OpenHI: Open platform for histopathological image annotation




https://doi.org/10.1504/IJDMB.2019.101393

Puttapirat, P., Zhang, H., Deng, J., Dong, Y., Shi, J., Lou, P., Wang, C., Yao, L., Zhang, X., Li, C. (2019). OpenHI: Open platform for histopathological image annotation. International Journal of Data Mining and Bioinformatics, 22(4), 328–349.

Abstract: Consolidating semantically rich digital histopathological image by annotating scanned glass slides known as whole-slide images requires a software capable of handling this type of biomedical data and a support for procedures which align with existing pathological routine. Demand for large-scale annotated histopathological datasets are on the raise because they are needed for developments of artificial intelligence techniques to promote automatic diagnosis, mass screening, or phenotype-genotype association study. This paper presents an open platform for efficient collaborative histopathological image annotation with standardized semantic enrichment at a pixel-level precision named OpenHI—Open Histopathological Image. The framework’s responsive processing algorithm can perform large-scale histopathological image annotation and serve as biomedical data infrastructure for digital pathology. It is highly configurable and could be extended to annotate histopathological image of various oncological types. The framework is open-source and fully documented. It is publicly available at https://gitlab.com/BioAI/OpenHI.

OpenHI2 – Open source histopathological image platform




Puttapirat, P., Zhang, H., Deng, J., Dong, Y., Shi, J., He, H., Gao, Z., Wang, C., Zhang, X., Li, C. (2019). OpenHI2 – Open source histopathological image platform. 2019 IEEE International Conference on Bioinformatics and Biomedicine (BIBM), xxxx–xxxx.

Abstract: Transition from conventional to digital pathology requires a new category of biomedical informatic infrastructure which could facilitate delicate pathological routine. Pathological diagnoses are sensitive to many external factors and is known to be subjective. Only systems that can meet strict requirements in pathology would be able to run along pathological routines and eventually digitized the study area, and the developed platform should comply with existing pathological routines and international standards. Currently, there are a number of available software tools which can perform histopathological tasks including virtual slide viewing, annotating, and basic image analysis, however, none of them can serve as a digital platform for pathology. Here we describe OpenHI2, an enhanced version Open Histopathological Image platform which is capable of supporting all basic pathological tasks and file formats; ready to be deployed in medical institutions on a standard server environment or cloud computing infrastructure. In this paper, we also describe the development decisions for the platform and propose solutions to overcome technical challenges so that OpenHI2 could be used as a platform for histopathological images. Further addition can be made to the platform since each component is modularized and fully documented. OpenHI2 is free, open-source, and available at https://gitlab.com/BioAI/OpenHI.
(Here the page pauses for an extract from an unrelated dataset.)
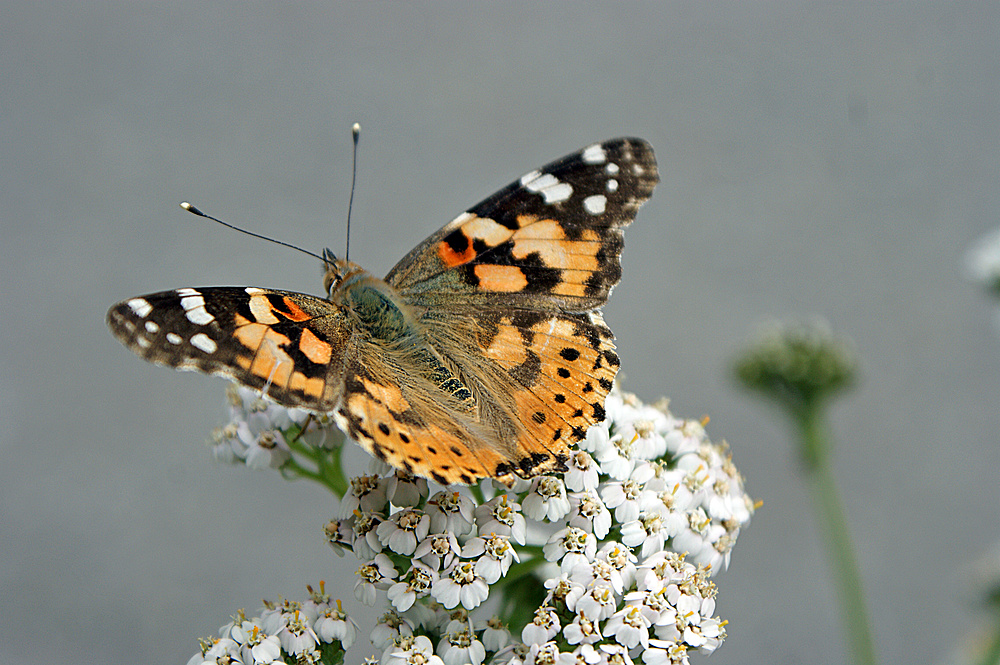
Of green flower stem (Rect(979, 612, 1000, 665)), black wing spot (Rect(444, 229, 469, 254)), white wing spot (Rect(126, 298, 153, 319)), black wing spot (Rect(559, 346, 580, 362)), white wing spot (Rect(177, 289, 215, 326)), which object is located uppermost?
black wing spot (Rect(444, 229, 469, 254))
Effects of annotation granularity in deep learning models for histopathological images




Shi, J., Gao, Z., Zhang, H., Puttapirat, P., Wang, C., Zhang, X., Li, C. (2019). Effects of annotation granularity in deep learning models for histopathological images. 2019 IEEE International Conference on Bioinformatics and Biomedicine (BIBM), xxxx–xxxx.
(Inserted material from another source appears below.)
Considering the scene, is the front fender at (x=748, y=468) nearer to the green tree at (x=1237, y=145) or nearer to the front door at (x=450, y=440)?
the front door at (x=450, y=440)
Abstract: Pathological is crucial to cancer diagnosis. Usually, Pathologists draw their conclusion based on observed cell and tissue structure on histology slides. Rapid development in machine learning, especially deep learning have established robust and accurate classifiers. They are being used to analyze histopathological slides and assist pathologists in diagnosis. Most machine learning systems rely heavily on annotated data sets to gain experiences and knowledge to correctly and accurately perform various tasks such as classification and segmentation. Generally, annotations made in pathology-related datasets have inherited annotation methods from natural scene images. This work investigates different granularity of annotations in histopathological data set including image-wise, bounding box, ellipse-wise, and pixel-wise to verify the influence of annotation in pathological slide on deep learning models. We design corresponding experiments to test classification and segmentation performance of deep learning models based on annotations with different annotation granularity. In classification, state-of-the-art deep learning-based classifiers perform better when trained by pixel-wise annotation dataset. On average, precision, recall and F1-score improves by 7.87%, 8.83% and 7.85% respectively. Thus, it is suggested that finer granularity annotations are better utilized by deep learning algorithms in classification tasks. Similarly, semantic segmentation algorithms can achieve 8.33% better segmentation accuracy when trained by pixel-wise annotations. Our study shows not only that finer-grained annotation can improve the performance of deep learning models, but also help they extract more accurate phenotypic information from histopathological slides. The accurate and spatially precise acquisitions of phenotypic information can improve the reliability of the model prediction. Intelligence systems trained on granular annotations may help pathologists inspecting certain regions and features in the slide that were mainly used to calculate the prediction. The compartmentalized prediction approach similar to this work may contribute to phenotype and genotype association studies.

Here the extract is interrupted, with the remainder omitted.